War and Memory
On June 6, 1944, the world held its breath as over a half-million men from all over the world converged on 65 miles of the Normandy, France, coast to free Europe from Hitler's grip. In 1984 I felt the need to be there for the 40th Anniversary of D-Day, and painted throughout France for the month of June.
Because it was going to be a big event with many heads of state present including President Ronald Reagan, I contacted my then Huntington Beach District Congressman Dan Lungren's office for information, schedules and possible entrance to any events.
They advised that the main event, June 6th at the American Cemetery at Colleville-sur-mer was full.
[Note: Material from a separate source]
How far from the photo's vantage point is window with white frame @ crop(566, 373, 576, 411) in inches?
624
However I could attend a short June 5 event at Pointe du Hoc where surviving Rangers who had scaled those cliffs on D-Day and their families would watchcurrent (and younger) US Army Rangers reenact their accomplishment and Ronald Reagan would speak.
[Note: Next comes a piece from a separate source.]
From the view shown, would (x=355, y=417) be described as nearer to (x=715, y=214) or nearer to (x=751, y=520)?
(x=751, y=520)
When I arrived I decided to attempt a quick watercolor painting of both. Who could have known this would become the most memorable part of the entire celebration: President Reagan's now famous "Boys of Pointe du Hoc" speech.
For the reenactment I found a spot for a good shot of the bunker to get started and then quickly sketch in the Rangers as they appeared, and for the time available I thought it turned out well.
At the end of the day I asked some of the Rangers if they would sign the back of the reenactment painting, which they did. Although LtCol Rudder had passed away, his wife attended and she was gracious enough to sign it as well.
To capture President Reagan's speech I situated my self on the upper side of the large bomb crater to his left, high enough to get a good view of the entire event. The President is in a dark suit at the microphone, second from the right. The first figure is Secret Service, and the large obelisk like structure is a stone monument representing the Rangers' dagger.
The Rangers and their families are in the chairs and bleachers to the left of the President, and the US Army Color Guard and a composite US Army and Air Force Band in the near foreground.
June 10th was my birthday. A tradition had been established to spend my birthdays on the beach, so that day I returned to Omaha Beach and painted the eerily quiet scene above one of the bunkers.